### Exercises to complete
1 – According to the text on the relay event, what was the qualification period for athletics?
2 – Rewrite the passage of the text on the relay event starting with "No new records" and going on through "Standard Time (UTC+2)", putting "twelve" in place of "sixteen".

The victory also helped the Americans compensate for the surprising runner-up finish of their team in the earlier sprint relay.

==Records==
Prior to the competition, the existing World and Olympic records were as follows.

No new records were set during the competition.

| World record | United States (USA) Jerome Young Antonio Pettigrew Tyree Washington Michael Johnson | 2:54.20 | Uniondale, United States | 22 July 1998 |
| Olympic record | United States Andrew Valmon Michael Johnson Quincy Watts Steve Lewis | 2:55.74 | Barcelona, Spain | 8 August 1992 |

==Qualification==
The qualification period for athletics was 1 January 2003 to 9 August 2004. A National Olympic Committee (NOC) could enter one qualified relay team per relay event, with a maximum of six athletes. For this event, an NOC would be invited to participate with a relay team if the average of the team's two best times, obtained in IAAF-sanctioned meetings or tournaments, would be among the best sixteen, at the end of this period.

==Schedule==
All times are Greece Standard Time (UTC+2)

| Date | Time | Round |
|---|---|---|
| Friday, 27 August 2004 | 21:00 | Round 1 |
| Saturday, 28 August 2004 | 22:25 | Final |

==Results==

===Round 1===
Qualification rule: The first three teams in each heat (Q) plus the next two fastest overall (q) moved on to the final.

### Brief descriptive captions
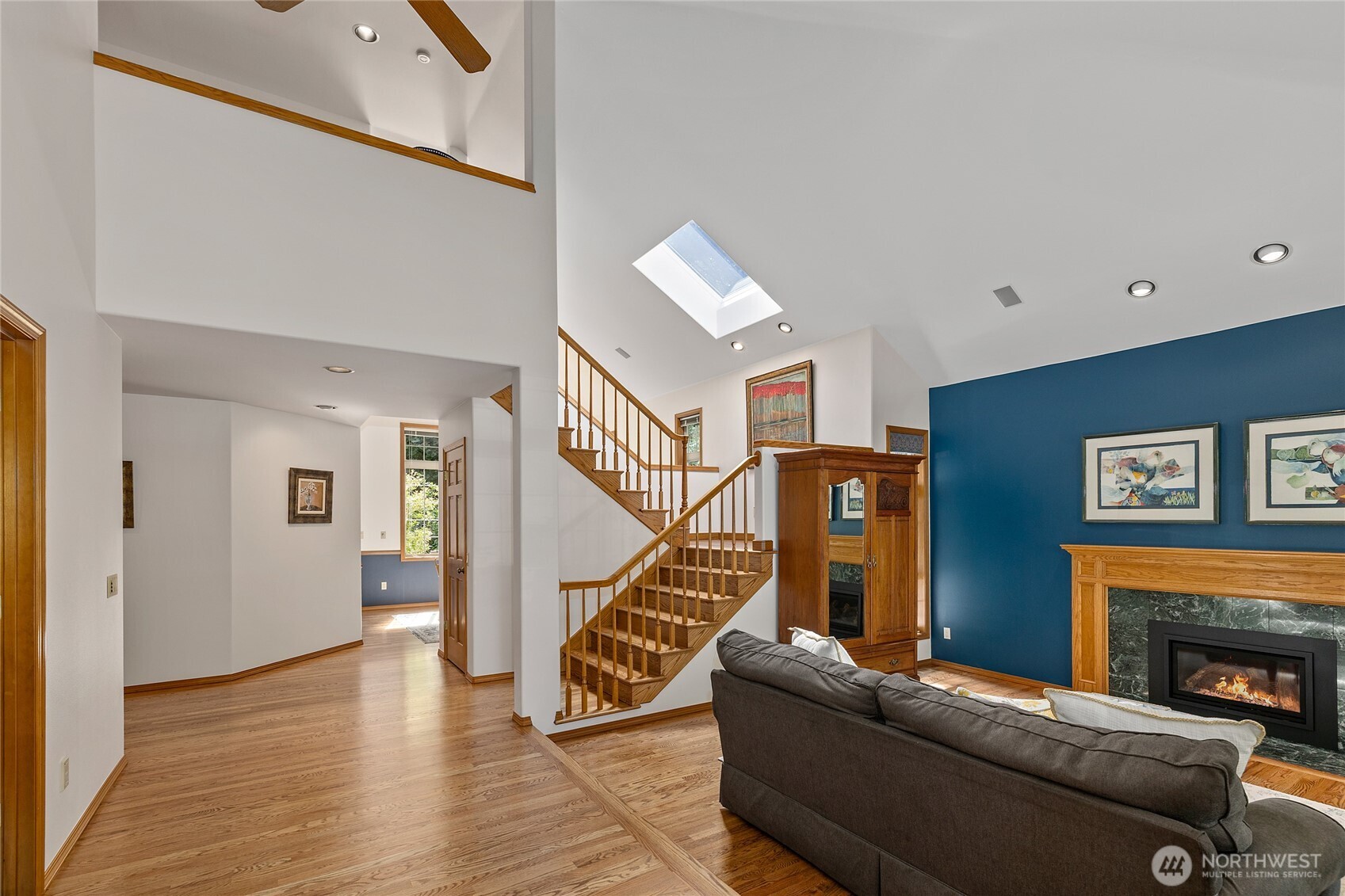 14612 255th Lane SE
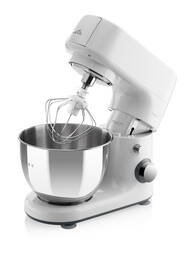 Kuchynský robot ETA 3034 90020 biely

 obrázok produktu 1 z 28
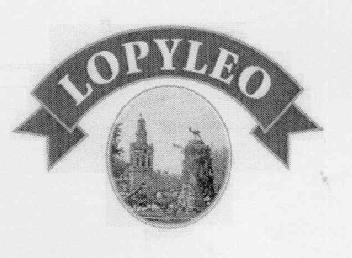 LOPYLEO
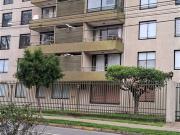 Departamento en Arriendo en CENTRO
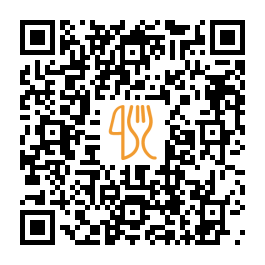 Enlace de código QR al menú de Uva Menta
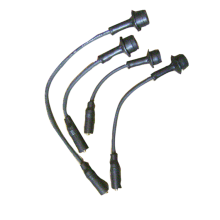 High-Voltage Ignition Cable For Great Wall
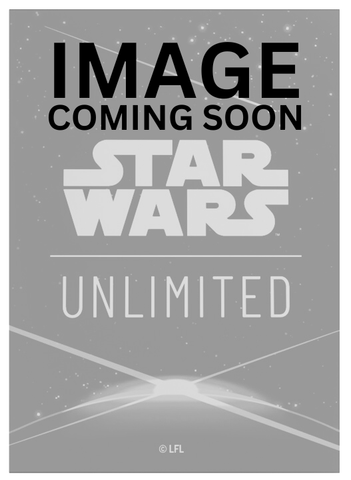 Homeworlds - Spotlight Deck: Chewbacca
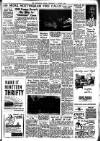 Nottingham Journal Wednesday 04 January 1950 Page 5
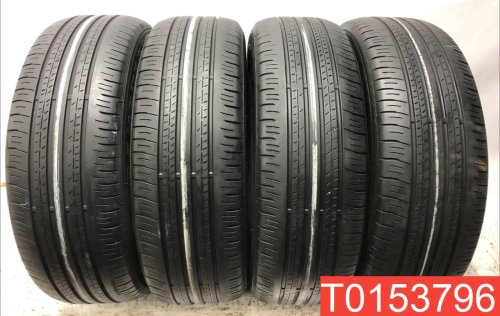 Dunlop Grandtrek PT30 225/65 R17 102H  - 1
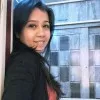 Saumya More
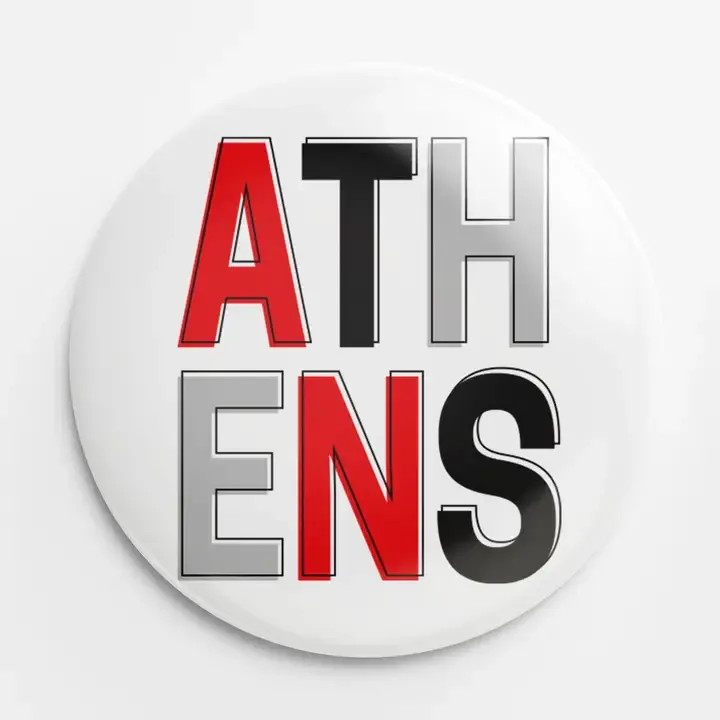 Gameday Button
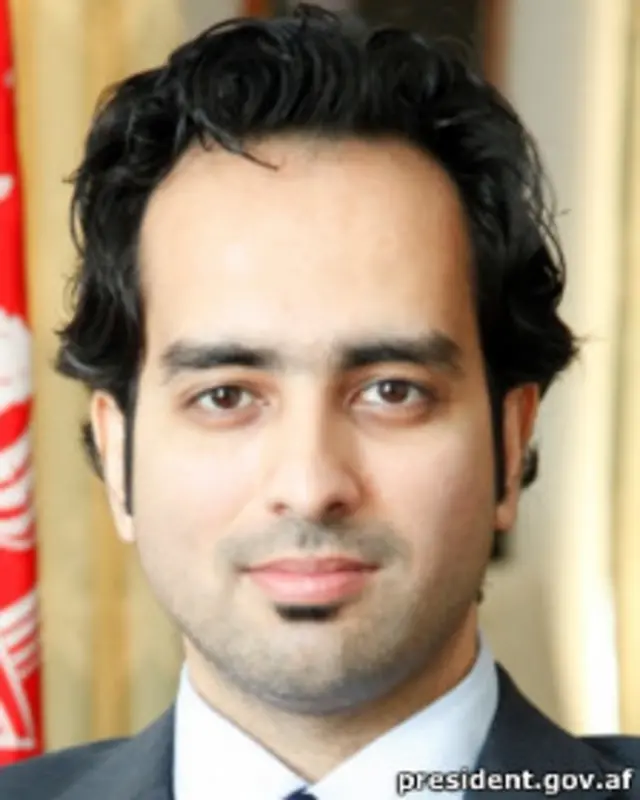 سخنگوی رئیس جمهوری افغانستان میگوید لویه جرگه برای امضای موافقتنامه امنیتی با آمریکا، فراخوانده خواهد شد.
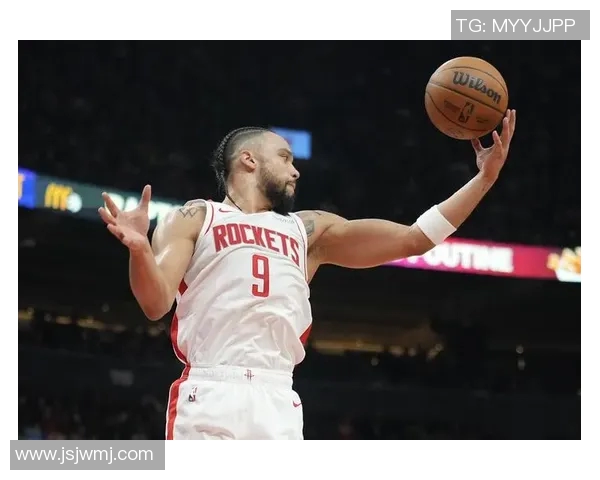 火箭对决湖人G5巅峰对决直播盛况回顾与精彩瞬间解析 火箭对决湖人G5巅峰对决直播盛况回顾与精彩瞬间解析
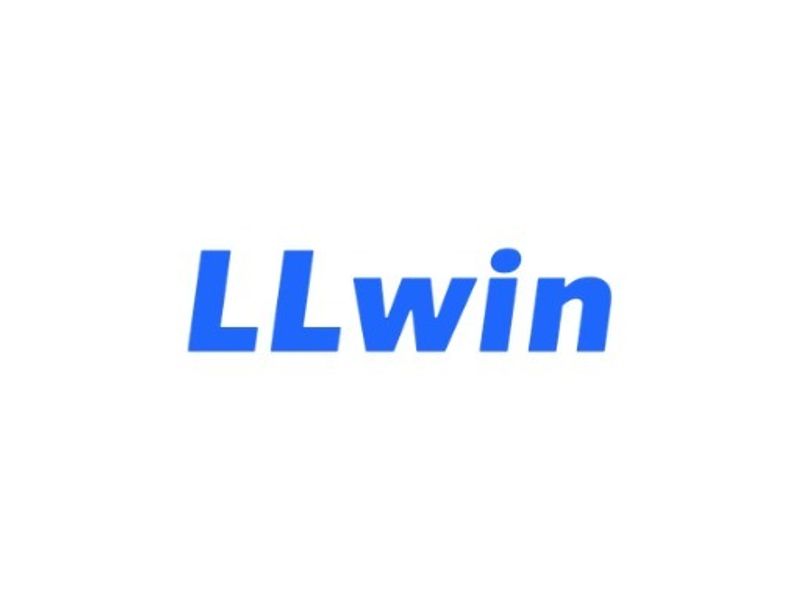 llwin3com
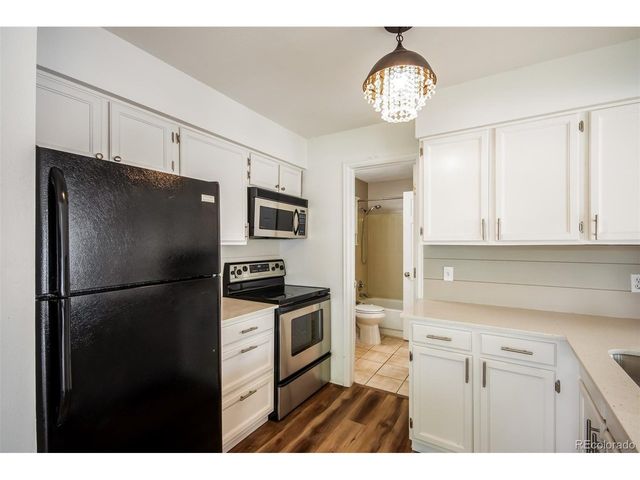 13722 E Lehigh Ave E, Aurora, CO 80014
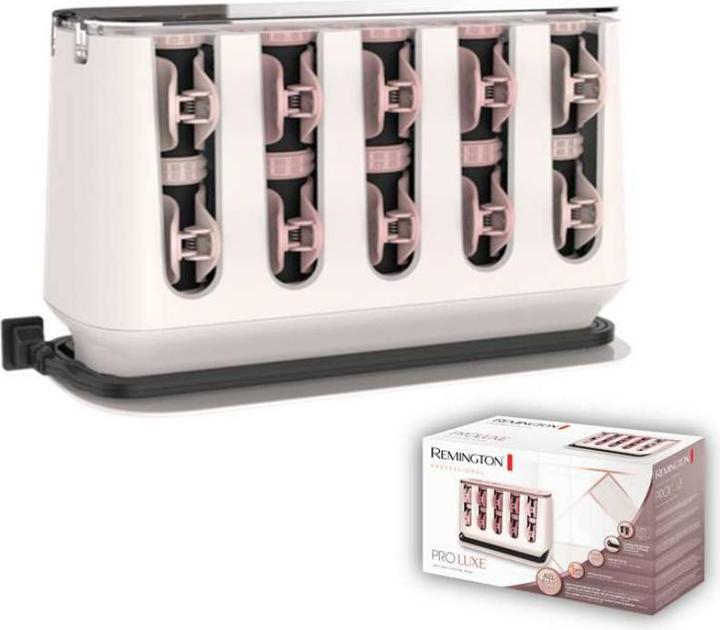 Immagine prodotto Remington ProLuxe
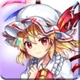 Flandre Scarlet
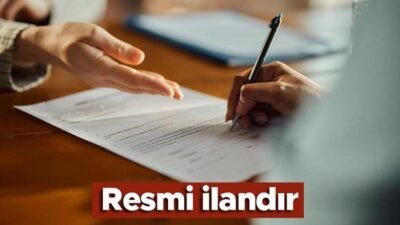 1 KALEM ANJİYO CİHAZI PARÇALI ONARIM HİZMETİ TEMİNİ 1 KALEM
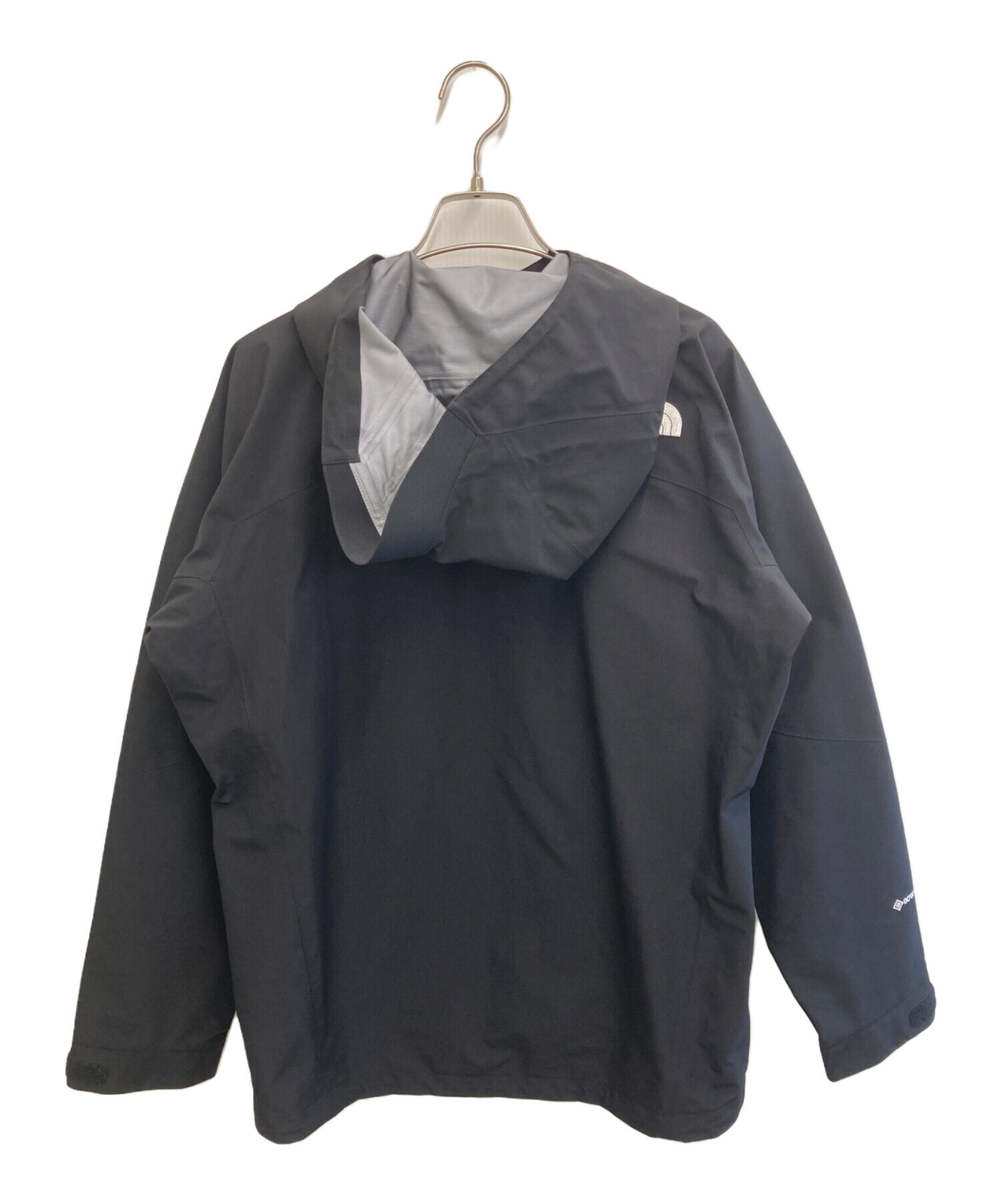 中古・古着通販】THE NORTH FACE (ザ ノース フェイス) オール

### Answers to each task
1 – It ran from 1 January 2003 to 9 August 2004.

2 –
No new records were set during the competition.

| World record | United States (USA) Jerome Young Antonio Pettigrew Tyree Washington Michael Johnson | 2:54.20 | Uniondale, United States | 22 July 1998 |
| Olympic record | United States Andrew Valmon Michael Johnson Quincy Watts Steve Lewis | 2:55.74 | Barcelona, Spain | 8 August 1992 |

==Qualification==
The qualification period for athletics was 1 January 2003 to 9 August 2004. A National Olympic Committee (NOC) could enter one qualified relay team per relay event, with a maximum of six athletes. For this event, an NOC would be invited to participate with a relay team if the average of the team's two best times, obtained in IAAF-sanctioned meetings or tournaments, would be among the best twelve, at the end of this period.

==Schedule==
All times are Greece Standard Time (UTC+2)